Fundamental Principles

The primary goals of very low defect rate and very high resilience to change are realized in CbyC by two fundamental principles: to make it difficult to introduce errors in the first place, and to detect and remove any errors that do occur as early as possible after introduction.

The key to implementing these principles is to introduce sufficient precision at each step of the software development to enable reasoning about the correctness of that step – reasoning in the sense that an argument for correctness can be established either by review or using tool support. The aim is to demonstrate or argue the software correctness in terms of the manner in which it has been produced (by construction) rather than just by observing operational behavior.

It is the use of precision that differentiates approaches such as CbyC from others in common use. Typically, software development approaches endure a lack of precision that makes it very easy to introduce errors, and very hard to find those errors early. Evidence for this may be found in the common tendency for development life cycles to migrate to an oftenrepeating code-test-debug phase, which can lead to severe cost and timescale overruns.

Conversely, the rigor and precision of the CbyC approach means that the requirements are more likely to be correct, the system is more likely to be the correct system to meet the requirements, the implementation is more likely to be defect-free, and upgrades are more likely to retain the original correctness properties.

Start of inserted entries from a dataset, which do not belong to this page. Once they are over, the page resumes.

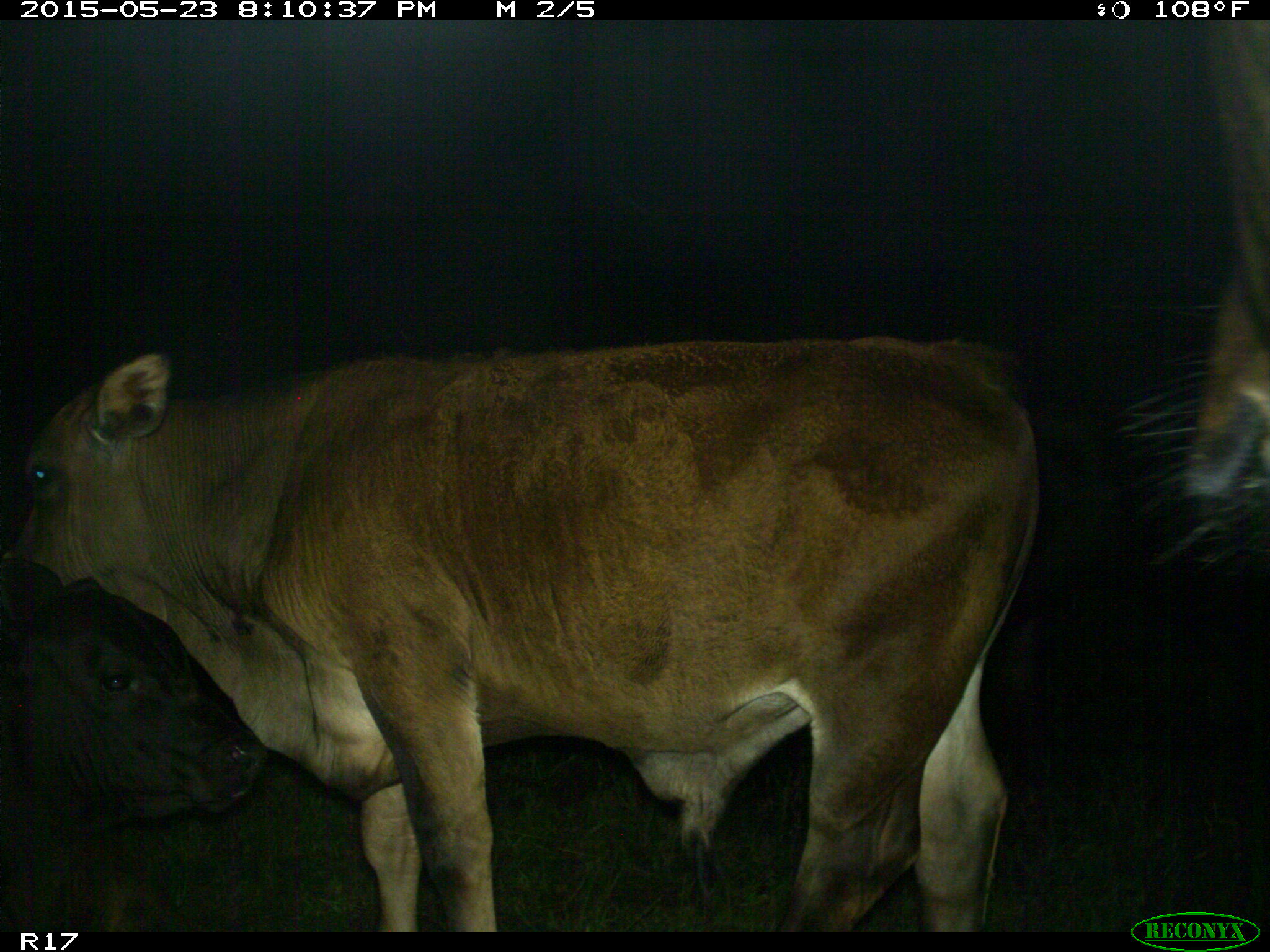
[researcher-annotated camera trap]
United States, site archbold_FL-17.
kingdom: Animalia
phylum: Chordata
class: Mammalia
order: Artiodactyla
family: Bovidae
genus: Bos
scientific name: Bos taurus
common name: domestic cow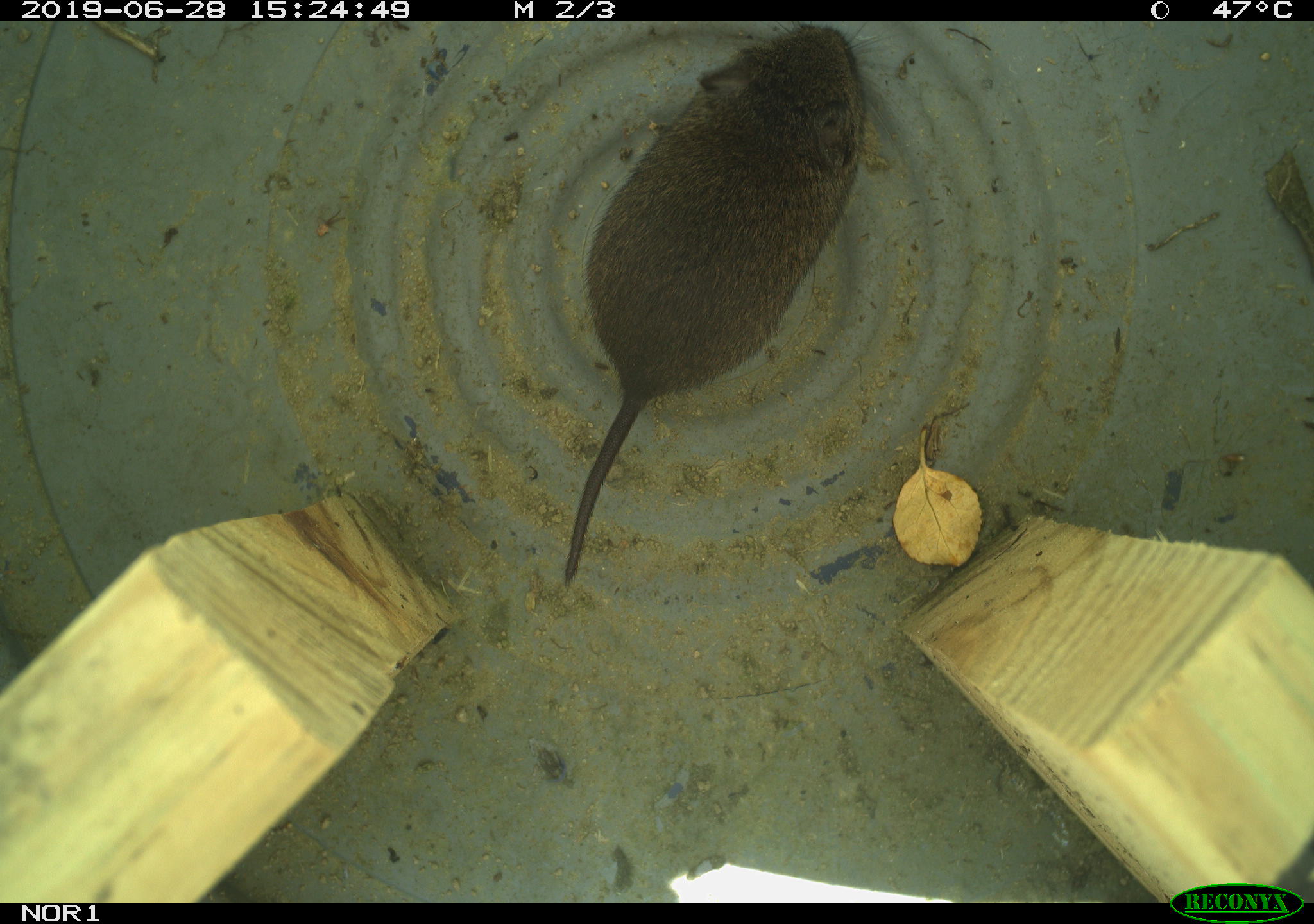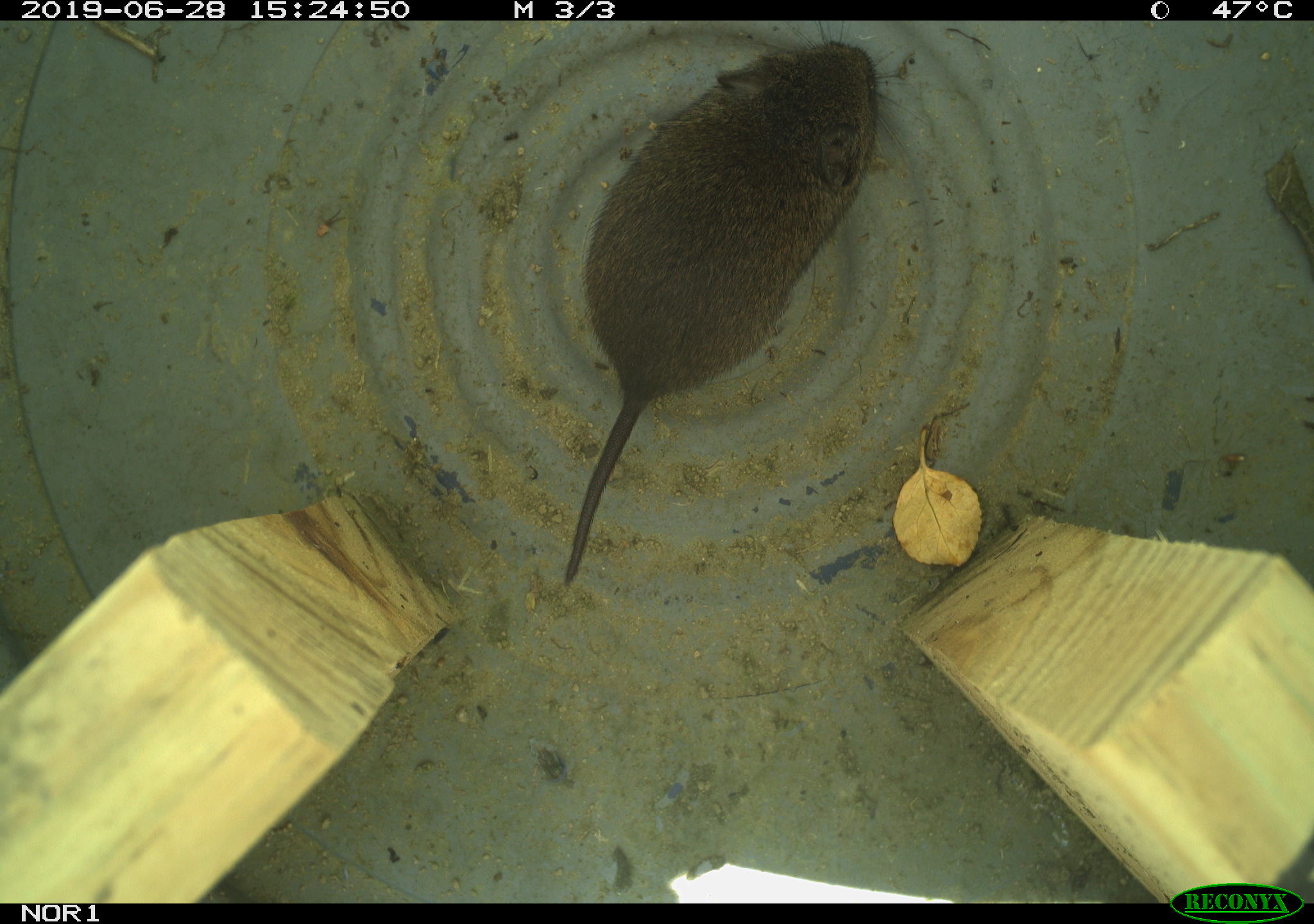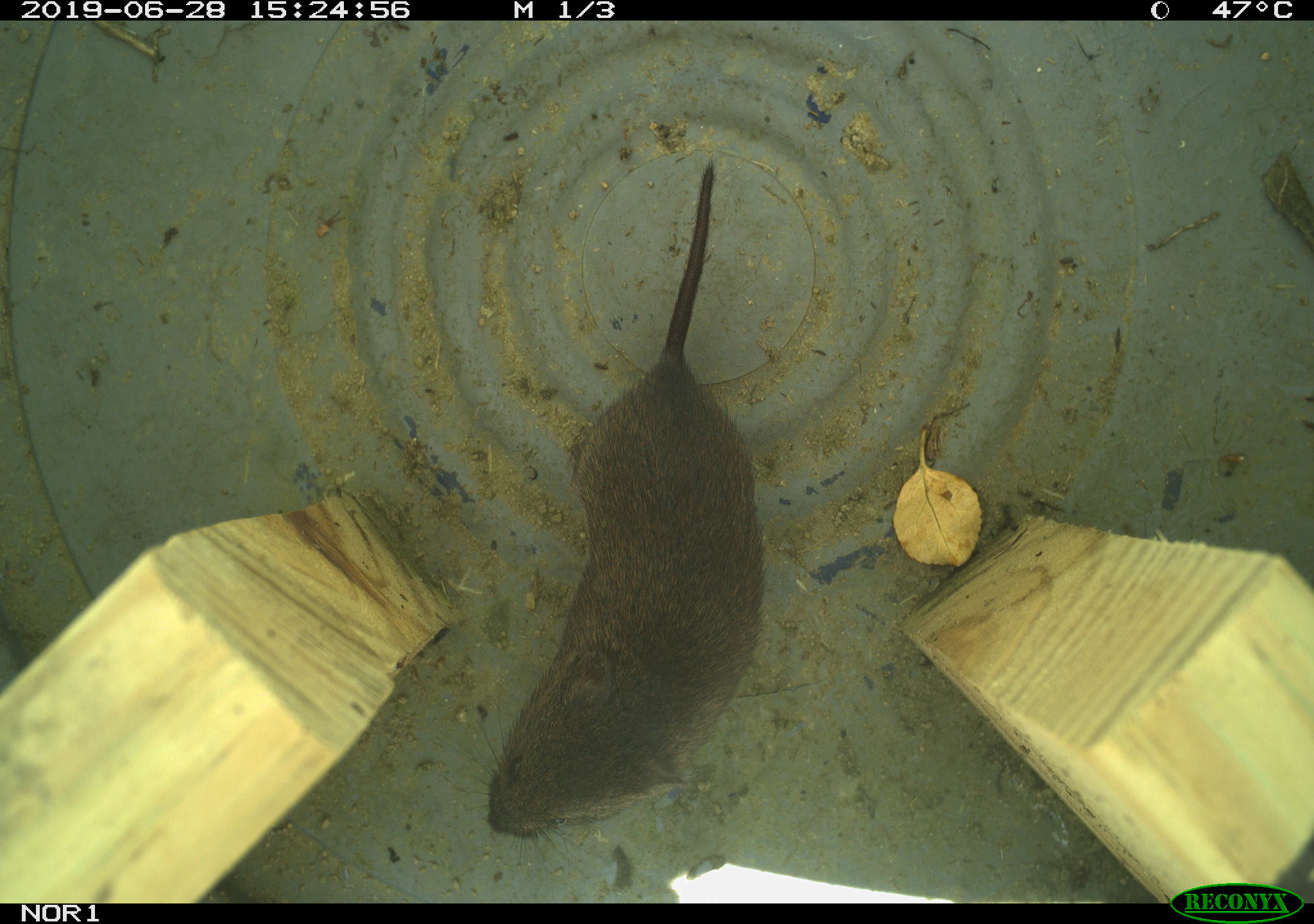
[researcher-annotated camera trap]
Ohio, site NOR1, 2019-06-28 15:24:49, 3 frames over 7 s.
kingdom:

Achieving the Fundamental Principles

The principles of making it difficult to introduce defects and making it easy to detect and remove errors early are achieved by a combination of the following six strategies:

  • Using a sound, formal notation for all deliverables. For example, using Z for writing specifications so it is impossible to be ambiguous, or using SPARK to write the code so it is impossible to introduce errors such as buffer overflows.
  • Using strong, tool-supported methods to validate each deliverable. For example, carrying out proofs of formal specifications and static analysis of code. This is only possible where formal notations are used (strategy No. 1).
  • Carrying out small steps and validating the deliverable from each step. For example, developing a software specification as an elaboration of the user requirements, and checking that it is correct before writing code. For example, building the system in small increments and checking that each increment behaves correctly.
  • Saying things only once. For example, by producing a software specification that says what the software will do and a design that says how it will be structured. The design does not repeat any information in the specification, and the two can be produced in parallel.
  • Designing software that is easy to validate. For example, writing simple code that directly reflects the specification, and testing it using tests derived systematically from that specification.
  • Doing the hard things first. For example, by producing early prototypes to test out difficult design issues or key user interfaces.

These six principles are not in themselves difficult to apply, and may even appear obvious. However, in the authors’ experience, many software development projects fail to deliver against many, if any, of these principles.